• Aim of the exercise: Copy only the lines between the one containing "Based on this" and the end of the records, both included, leaving out pictures.

• Entries taken from a collection:

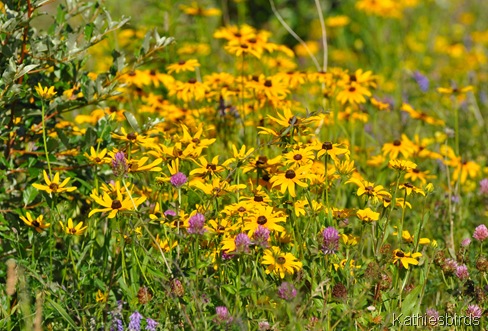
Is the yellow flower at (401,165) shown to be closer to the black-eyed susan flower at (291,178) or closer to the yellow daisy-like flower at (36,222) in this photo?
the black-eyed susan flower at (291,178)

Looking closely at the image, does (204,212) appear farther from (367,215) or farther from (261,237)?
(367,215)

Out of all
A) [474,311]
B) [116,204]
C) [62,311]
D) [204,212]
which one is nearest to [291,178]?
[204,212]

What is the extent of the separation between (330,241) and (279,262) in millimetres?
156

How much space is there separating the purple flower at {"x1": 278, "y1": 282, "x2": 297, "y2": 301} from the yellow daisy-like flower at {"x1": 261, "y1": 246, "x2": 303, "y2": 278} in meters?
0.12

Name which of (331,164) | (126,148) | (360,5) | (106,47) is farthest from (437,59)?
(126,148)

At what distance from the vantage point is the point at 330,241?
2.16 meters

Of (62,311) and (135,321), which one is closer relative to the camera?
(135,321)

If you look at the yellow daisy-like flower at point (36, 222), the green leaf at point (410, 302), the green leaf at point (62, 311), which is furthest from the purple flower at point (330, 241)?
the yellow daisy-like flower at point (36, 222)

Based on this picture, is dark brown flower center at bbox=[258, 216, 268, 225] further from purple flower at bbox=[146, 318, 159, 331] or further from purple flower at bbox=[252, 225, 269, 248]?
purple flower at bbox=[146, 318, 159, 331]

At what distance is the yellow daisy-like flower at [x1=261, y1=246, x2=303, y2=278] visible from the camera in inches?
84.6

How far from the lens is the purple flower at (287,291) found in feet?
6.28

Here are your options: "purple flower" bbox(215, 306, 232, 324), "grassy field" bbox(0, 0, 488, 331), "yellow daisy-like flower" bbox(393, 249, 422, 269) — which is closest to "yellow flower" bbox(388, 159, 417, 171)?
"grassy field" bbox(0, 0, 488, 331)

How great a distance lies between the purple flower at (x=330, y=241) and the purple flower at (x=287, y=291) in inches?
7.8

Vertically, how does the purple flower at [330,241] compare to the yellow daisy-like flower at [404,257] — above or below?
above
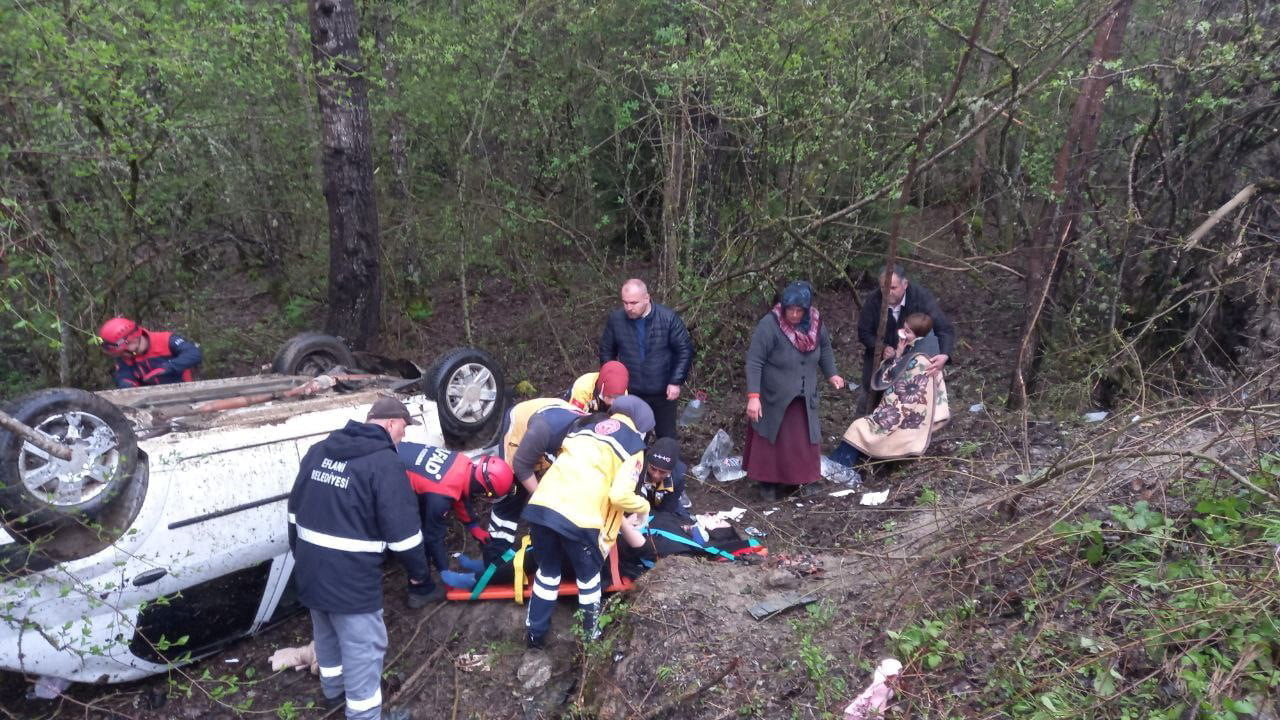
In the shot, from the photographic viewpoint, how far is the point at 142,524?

• Result:
Based on this picture, is dark brown flower center at bbox=[258, 216, 268, 225] further from purple flower at bbox=[146, 318, 159, 331] or further from purple flower at bbox=[252, 225, 269, 248]?
purple flower at bbox=[146, 318, 159, 331]

At what distance is the yellow daisy-like flower at [x1=261, y1=246, x2=303, y2=278] visible from the camera in inches?
84.6

How far from the lens is the purple flower at (287,291) found in feet?
6.28

Here are your options: "purple flower" bbox(215, 306, 232, 324), "grassy field" bbox(0, 0, 488, 331), "yellow daisy-like flower" bbox(393, 249, 422, 269) — which is closest to "yellow flower" bbox(388, 159, 417, 171)?
"grassy field" bbox(0, 0, 488, 331)

How great a distance lies between the purple flower at (x=330, y=241) and the purple flower at (x=287, y=291) in inches?
7.8

Vertically, how does the purple flower at [330,241] compare to the yellow daisy-like flower at [404,257] — above or below?
above
In the shot, from the photographic viewpoint, how far is the point at 142,524?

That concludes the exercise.